Boyd Bussey, a spokesman for the United Steelworkers, said Monday that the new five-year deal provides wage and pension increases, a new bonus system and improvements to health and safety.
"Our members are returning to work with their heads held high," he said in a release. "They stood up for their families and their communities and fought for what they believed in."
The union and Brazilian mining company struck a tentative deal last Wednesday with the help of a provincial mediator.
Wayne Fraser, the union’s director for Atlantic Canada and Ontario, said the work stoppage "was unnecessarily provoked and prolonged by a giant multinational corporation."

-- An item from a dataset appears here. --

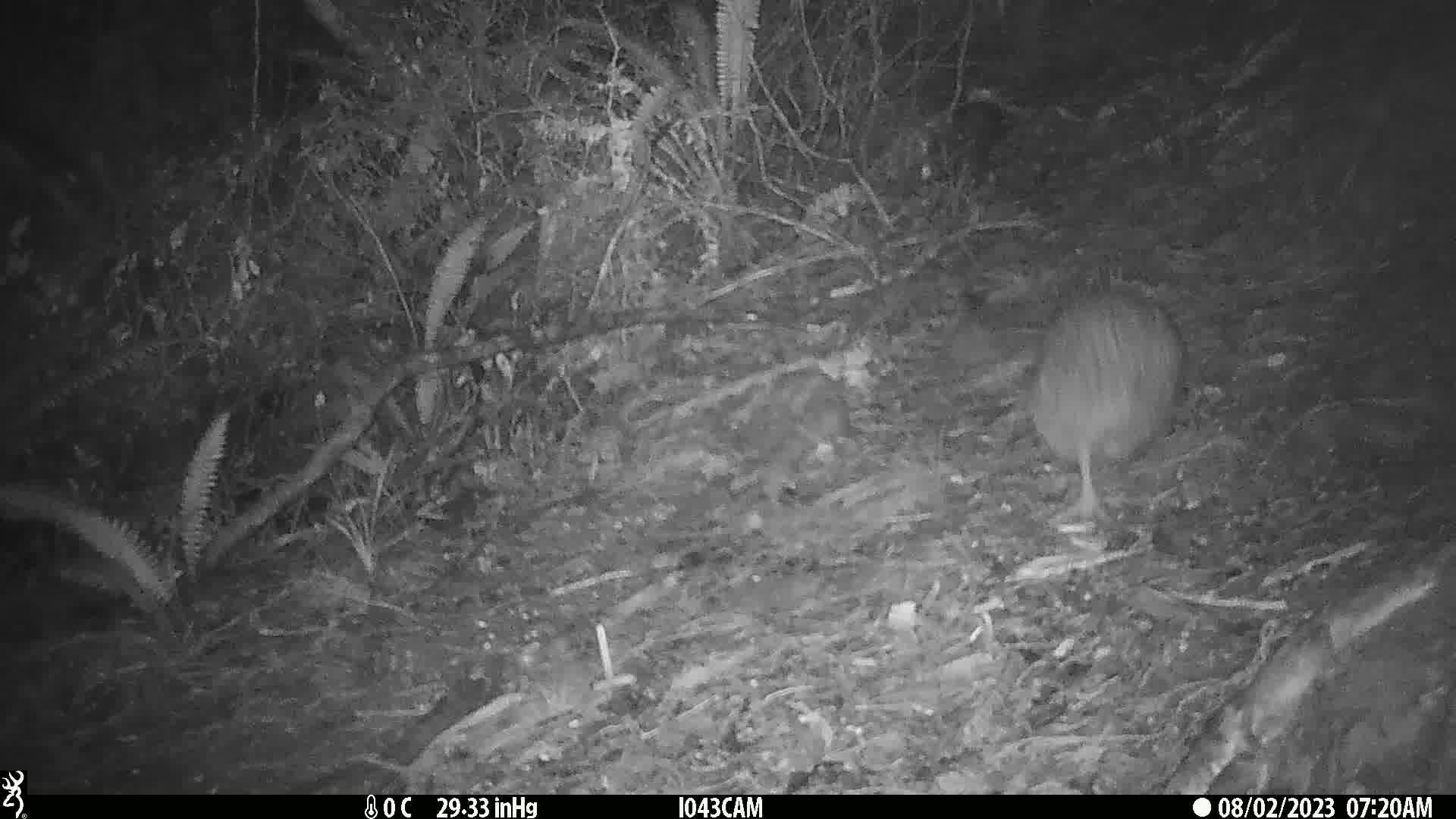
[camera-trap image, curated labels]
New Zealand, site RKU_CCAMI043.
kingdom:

"Our members deserve to be proud for standing up to this foreign corporation and for finally achieving a fair deal," he said in a release.
The contract takes effect immediately and will expire in January 2016.
Bussey said Vale wanted a three-year deal but the union pushed for the "stability" of a longer term.
He said the roughly 120 workers will be recalled within the next few days but it could take up to seven weeks before every worker is back on the job, he said.
The union, in its release, said the contract provides a $4,000 return-to-work bonus for workers – $2,000 to be paid immediately and the rest to come after three months.
Wages will also increase by $1 an hour over the term of the contract, plus annual cost-of-living increases, and a new on-site bonus worth 10 per cent of a worker’s base wage rate.
The deal also increases Vale’s contribution to the defined-contribution pension plan to eight per cent of base salary from six per cent, and other benefits.